▶ _TEXT SECTION_:
▬▬▬▬▬▬▬▬▬▬

What is the #1 problem in relationships, a major source of unhappiness, and a deterrent to our peace of mind? Expectations.

If you want to be disappointed or frustrated, just expect someone to do or say something, and wait for the fallout. It will come. Holding an expectation is like putting a vice grip around reality, and reality will eventually break free. People do what they do, circumstances happen as they happen, no matter what we think or want.

The Power of Expectations

An expectation is a big, fat should. It creates a scenario of what we want the future to be like – he should…she shouldn’t… And then he doesn’t or she does.

Expectations move us out of the realm of the real and into the mind-created realm of imagination, fantasy, and hope. And by buying into these beliefs, we bring struggle to our own lives and disharmony to our relationships.

A friend of mine recently called this the “tyranny of should.” When we take “should” thoughts as real, we act like a tyrant wielding oppressive power toward ourselves and those around us. We clamp down on people, trying to limit their freedom to meet our needs. I know I have wielded my should’s and expectations in relationships. I have hurt people, including myself. Have you?

Trying to eliminate expectations is unlikely to bring you the peace that you long for. Expectations are the product of the mind, and it seems like the mind has, well, a mind of its own.

Rather than fighting with these thoughts, consider taking the compassionate approach. Investigate them, see if they are true, determine what fuels them, take in the effect they have on you and the people around you. Bring so much awareness to them that they lose their power. Then go forth in freedom.

The Compassionate Approach

  • Investigating your expectations requires you to take responsibility. The focus of your attention moves from blaming and a “poor me” mentality to an honest appraisal of your thoughts and feelings. You choose the path of wisdom and intelligence by giving up your need to be right. You are willing to illuminate the truth.

▬▬▬▬▬▬▬▬▬▬

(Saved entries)
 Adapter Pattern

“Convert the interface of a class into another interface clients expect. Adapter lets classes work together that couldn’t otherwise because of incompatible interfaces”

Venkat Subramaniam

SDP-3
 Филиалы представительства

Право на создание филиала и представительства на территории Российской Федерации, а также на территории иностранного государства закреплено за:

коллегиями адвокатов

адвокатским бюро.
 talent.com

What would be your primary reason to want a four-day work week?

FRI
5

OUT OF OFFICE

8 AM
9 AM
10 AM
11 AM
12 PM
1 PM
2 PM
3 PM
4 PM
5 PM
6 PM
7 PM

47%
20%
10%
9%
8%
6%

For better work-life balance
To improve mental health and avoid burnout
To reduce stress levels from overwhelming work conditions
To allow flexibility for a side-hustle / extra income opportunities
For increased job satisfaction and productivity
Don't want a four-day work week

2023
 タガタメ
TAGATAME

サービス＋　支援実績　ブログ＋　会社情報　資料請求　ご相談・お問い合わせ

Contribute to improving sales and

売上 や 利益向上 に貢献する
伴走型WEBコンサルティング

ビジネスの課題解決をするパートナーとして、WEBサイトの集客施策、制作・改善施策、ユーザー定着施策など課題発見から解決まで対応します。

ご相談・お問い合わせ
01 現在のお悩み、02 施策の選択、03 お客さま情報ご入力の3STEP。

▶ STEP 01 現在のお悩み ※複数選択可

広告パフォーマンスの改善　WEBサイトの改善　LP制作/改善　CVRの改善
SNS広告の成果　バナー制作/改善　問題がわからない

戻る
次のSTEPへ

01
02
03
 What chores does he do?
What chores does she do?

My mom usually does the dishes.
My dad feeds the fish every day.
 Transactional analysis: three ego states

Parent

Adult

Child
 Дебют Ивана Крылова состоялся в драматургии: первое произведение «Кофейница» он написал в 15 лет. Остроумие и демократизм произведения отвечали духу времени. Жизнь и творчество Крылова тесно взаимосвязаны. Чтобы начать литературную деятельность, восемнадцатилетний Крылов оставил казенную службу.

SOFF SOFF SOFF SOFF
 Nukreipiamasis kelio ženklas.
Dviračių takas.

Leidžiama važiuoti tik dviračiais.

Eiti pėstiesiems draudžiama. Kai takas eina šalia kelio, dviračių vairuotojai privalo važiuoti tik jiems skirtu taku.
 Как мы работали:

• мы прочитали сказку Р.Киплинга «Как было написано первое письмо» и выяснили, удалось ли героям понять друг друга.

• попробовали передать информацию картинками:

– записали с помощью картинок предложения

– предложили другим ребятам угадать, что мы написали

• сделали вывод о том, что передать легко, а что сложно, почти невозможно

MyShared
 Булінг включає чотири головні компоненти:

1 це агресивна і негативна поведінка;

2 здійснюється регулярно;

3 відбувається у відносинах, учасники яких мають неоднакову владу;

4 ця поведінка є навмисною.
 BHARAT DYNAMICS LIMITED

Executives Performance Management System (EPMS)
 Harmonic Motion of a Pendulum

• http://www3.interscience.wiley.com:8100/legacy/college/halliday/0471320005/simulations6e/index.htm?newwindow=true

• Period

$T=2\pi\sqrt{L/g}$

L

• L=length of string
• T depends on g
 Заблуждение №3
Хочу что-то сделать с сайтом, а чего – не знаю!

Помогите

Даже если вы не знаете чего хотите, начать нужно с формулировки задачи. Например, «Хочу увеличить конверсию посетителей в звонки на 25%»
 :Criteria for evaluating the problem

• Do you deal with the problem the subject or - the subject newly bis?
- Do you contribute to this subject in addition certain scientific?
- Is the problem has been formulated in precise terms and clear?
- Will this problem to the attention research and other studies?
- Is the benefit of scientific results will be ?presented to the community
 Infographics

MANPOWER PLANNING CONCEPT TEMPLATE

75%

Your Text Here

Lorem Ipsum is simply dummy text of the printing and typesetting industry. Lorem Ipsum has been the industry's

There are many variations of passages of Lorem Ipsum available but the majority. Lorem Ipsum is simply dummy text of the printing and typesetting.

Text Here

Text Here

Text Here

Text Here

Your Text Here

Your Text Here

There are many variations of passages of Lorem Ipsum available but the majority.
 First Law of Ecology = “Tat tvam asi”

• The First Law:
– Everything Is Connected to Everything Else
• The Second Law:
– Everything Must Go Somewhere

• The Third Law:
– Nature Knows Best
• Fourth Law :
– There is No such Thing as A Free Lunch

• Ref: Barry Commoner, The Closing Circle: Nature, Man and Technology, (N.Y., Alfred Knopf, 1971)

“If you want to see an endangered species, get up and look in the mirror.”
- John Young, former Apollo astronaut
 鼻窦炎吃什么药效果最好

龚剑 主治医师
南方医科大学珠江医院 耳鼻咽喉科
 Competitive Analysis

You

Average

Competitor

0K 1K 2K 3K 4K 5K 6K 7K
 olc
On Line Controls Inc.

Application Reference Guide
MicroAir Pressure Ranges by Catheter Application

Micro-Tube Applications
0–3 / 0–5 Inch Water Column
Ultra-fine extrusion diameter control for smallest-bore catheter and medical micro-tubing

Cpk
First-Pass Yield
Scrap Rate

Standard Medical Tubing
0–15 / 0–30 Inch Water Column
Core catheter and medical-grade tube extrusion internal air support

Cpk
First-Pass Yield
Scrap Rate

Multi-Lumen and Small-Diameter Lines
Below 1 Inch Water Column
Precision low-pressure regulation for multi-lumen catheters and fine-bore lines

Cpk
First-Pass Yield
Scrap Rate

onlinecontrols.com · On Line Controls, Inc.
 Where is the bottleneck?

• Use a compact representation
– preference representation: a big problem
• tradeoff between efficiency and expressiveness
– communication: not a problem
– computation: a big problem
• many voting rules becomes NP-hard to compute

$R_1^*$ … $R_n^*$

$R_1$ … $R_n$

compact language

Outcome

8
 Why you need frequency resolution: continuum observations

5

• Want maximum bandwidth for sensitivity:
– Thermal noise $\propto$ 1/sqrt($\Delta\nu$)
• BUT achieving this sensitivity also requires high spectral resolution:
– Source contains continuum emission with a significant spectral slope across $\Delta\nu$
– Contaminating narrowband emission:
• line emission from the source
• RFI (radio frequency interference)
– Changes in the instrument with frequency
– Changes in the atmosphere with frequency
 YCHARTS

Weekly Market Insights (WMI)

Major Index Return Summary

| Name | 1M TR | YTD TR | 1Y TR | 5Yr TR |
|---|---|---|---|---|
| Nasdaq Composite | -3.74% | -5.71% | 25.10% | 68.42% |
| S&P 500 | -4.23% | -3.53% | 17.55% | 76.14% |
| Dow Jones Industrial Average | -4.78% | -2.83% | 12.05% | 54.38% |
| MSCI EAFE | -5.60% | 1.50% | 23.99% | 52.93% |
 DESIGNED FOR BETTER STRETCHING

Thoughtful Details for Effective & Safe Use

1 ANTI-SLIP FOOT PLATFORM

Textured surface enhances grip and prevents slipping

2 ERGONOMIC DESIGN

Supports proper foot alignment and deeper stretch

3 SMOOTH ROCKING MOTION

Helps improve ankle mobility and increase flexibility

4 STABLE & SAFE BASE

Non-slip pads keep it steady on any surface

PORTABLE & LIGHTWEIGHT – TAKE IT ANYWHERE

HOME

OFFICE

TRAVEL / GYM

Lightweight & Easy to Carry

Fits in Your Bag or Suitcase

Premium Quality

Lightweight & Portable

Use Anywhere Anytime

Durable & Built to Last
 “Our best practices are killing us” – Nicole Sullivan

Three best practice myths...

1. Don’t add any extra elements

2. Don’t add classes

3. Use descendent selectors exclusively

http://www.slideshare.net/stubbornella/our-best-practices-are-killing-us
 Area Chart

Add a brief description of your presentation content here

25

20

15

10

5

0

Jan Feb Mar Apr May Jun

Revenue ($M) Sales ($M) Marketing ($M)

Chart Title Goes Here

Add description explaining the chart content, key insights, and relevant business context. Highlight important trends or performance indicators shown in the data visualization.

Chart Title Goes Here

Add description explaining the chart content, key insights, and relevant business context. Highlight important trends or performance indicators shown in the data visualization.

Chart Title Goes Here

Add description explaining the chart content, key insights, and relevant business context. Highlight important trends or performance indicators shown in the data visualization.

▬▬▬▬▬▬▬▬▬▬

▶ _EXERCISE INSTRUCTIONS_:
[A] Answer these questions from the text on expectations:
(i) What does the text name as the #1 problem in relationships?
(ii) What did a friend of the writer recently call this?
(iii) What does investigating your expectations require you to take?
[B] Write out the passage of the text on expectations word for word, starting at "The Power of" and continuing up to and including "to our relationships.".

▶ _PROBLEM SOLUTIONS_:
[A]
(i) Expectations.
(ii) The "tyranny of should."
(iii) Responsibility.

[B]
The Power of Expectations

An expectation is a big, fat should. It creates a scenario of what we want the future to be like – he should…she shouldn’t… And then he doesn’t or she does.

Expectations move us out of the realm of the real and into the mind-created realm of imagination, fantasy, and hope. And by buying into these beliefs, we bring struggle to our own lives and disharmony to our relationships.